Govt OK’s bill to redraw lower house electoral map

Yomiuri Shimbun file photo
The Prime Minister’s Office in Tokyo

TOKYO (Jiji Press) — The government Friday adopted a bill to reduce vote-value disparities by redrawing single-seat constituency boundaries for the House of Representatives.

The bill to revise the public offices election law is expected to be enacted during the current Diet session running until December, removing 10 seats and adding 10 seats in a total of 15 of the country’s 47 prefectures.

Constituency boundaries will be redrawn for a total of 140 single-seat constituencies in a total of 25 prefectures, including 10 prefectures where the seat allocation will not change.

After enactment, the revised law will take effect a month after promulgation. The new electoral map will be applied to lower house elections after the implementation, while by-elections prior to a next lower house poll will take place under the current zoning.

The planned redrawing will eliminate one seat each in 10 prefectures — Miyagi, Fukushima, Niigata, Shiga, Wakayama, Okayama, Hiroshima, Yamaguchi, Ehime and Nagasaki — while five seats will be distributed to Tokyo, two to Kanagawa Prefecture and one each to Saitama, Chiba and Aichi prefectures.

The redistribution will reduce the maximum vote-value gap to 1.999 times from the current 2.096 times.

A government panel drew up the rezoning plan based on the 2020 census results and proposed it to Prime Minister Fumio Kishida in June this year.

The bill would also allocate two new seats to the Tokyo bloc for proportional representation and one to the southern Kanto bloc. One seat each will be removed from the Tohoku, Hokuriku-Shinetsu and Chugoku blocs.

Despite persistent opposition to the rezoning plan within Kishida’s ruling Liberal Democratic Party, many of whose members are elected from constituencies in rural areas, the government managed to gain approval from them by promising to start discussions for reforming the electoral system. The talks will be wrapped up possibly in 2025, when the next census takes place.

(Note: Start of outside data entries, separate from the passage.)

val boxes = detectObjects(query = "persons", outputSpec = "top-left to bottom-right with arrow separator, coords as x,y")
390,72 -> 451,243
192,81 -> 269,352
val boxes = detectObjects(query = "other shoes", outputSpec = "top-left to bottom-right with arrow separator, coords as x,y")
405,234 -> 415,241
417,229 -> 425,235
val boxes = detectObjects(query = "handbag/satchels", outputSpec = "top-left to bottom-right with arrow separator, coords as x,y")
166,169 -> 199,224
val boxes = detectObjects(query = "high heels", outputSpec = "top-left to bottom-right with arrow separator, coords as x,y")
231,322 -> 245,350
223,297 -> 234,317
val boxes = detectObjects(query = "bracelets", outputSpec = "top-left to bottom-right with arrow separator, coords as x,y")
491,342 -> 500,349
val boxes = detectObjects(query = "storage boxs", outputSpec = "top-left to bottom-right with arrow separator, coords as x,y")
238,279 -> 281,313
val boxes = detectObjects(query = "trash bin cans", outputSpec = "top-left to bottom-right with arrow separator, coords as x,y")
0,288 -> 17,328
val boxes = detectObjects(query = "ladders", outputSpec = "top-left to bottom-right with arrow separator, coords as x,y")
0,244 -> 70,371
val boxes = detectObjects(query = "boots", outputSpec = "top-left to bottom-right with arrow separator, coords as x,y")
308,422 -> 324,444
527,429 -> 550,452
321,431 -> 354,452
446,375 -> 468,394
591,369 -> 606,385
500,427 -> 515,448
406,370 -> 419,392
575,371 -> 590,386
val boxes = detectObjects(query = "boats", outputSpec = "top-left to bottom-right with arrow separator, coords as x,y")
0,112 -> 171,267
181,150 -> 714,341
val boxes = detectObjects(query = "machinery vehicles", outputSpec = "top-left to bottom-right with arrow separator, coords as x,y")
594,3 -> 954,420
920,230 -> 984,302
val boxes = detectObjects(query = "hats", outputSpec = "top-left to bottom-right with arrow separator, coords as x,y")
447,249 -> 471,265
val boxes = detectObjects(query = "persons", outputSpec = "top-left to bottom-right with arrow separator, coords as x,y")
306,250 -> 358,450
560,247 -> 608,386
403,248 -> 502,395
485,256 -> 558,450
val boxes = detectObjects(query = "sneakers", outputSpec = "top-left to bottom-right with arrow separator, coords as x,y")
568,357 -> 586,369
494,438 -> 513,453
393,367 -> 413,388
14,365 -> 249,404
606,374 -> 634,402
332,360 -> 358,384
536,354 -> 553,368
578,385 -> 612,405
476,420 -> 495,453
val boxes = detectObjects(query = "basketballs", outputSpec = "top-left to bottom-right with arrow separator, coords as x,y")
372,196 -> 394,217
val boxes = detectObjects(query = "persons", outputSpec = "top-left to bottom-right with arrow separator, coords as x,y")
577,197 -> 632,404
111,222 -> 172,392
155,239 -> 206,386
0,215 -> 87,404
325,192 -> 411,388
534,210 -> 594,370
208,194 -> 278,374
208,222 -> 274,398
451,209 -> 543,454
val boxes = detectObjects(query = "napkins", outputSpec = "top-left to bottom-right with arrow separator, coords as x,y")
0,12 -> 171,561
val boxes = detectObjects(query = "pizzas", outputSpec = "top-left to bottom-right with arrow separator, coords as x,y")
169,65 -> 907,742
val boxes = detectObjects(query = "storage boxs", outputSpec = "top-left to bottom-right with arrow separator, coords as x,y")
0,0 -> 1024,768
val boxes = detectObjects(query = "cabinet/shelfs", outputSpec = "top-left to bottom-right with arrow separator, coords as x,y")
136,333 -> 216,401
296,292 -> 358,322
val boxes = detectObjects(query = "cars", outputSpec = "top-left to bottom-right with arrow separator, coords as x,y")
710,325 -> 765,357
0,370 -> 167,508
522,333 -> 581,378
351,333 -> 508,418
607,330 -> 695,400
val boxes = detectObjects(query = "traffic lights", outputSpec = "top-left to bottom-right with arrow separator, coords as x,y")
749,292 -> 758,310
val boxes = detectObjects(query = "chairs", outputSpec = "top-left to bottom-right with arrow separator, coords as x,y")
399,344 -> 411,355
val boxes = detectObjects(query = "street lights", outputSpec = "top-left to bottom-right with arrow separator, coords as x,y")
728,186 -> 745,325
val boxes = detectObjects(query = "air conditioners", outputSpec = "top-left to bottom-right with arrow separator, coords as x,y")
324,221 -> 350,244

The LDP will start the process of selecting candidates in the rezoned constituencies once the bill is enacted. Tough negotiations are expected, especially for constituencies in Wakayama and Yamaguchi with many conservatives and powerful lawmakers.

In Yamaguchi, where one seat will be eliminated, the LDP had incumbent lawmakers in all four constituencies. A by-election is set to take place as early as spring next year to fill the vacancy left by the death of former Prime Minister Shinzo Abe.

In Wakayama where one seat will be eliminated, Hiroshige Seko, LDP secretary-general in the House of Councillors, is exploring the possibility of switching to a lower house constituency.

In populous prefectures getting additional seats, Komeito, the LDP’s junior coalition partner, and opposition parties plan to field candidates aggressively.

“We hope to field candidates proactively in prefectures set to get more seats,” Komeito Secretary-General Keiichi Ishii told a press conference.

In response, Hiroshi Moriyama, the LDP’s election strategy chief, said: “We’ll have to consult with Komeito well. It’s important to discuss the way things should be in order to win more seats as the ruling coalition.”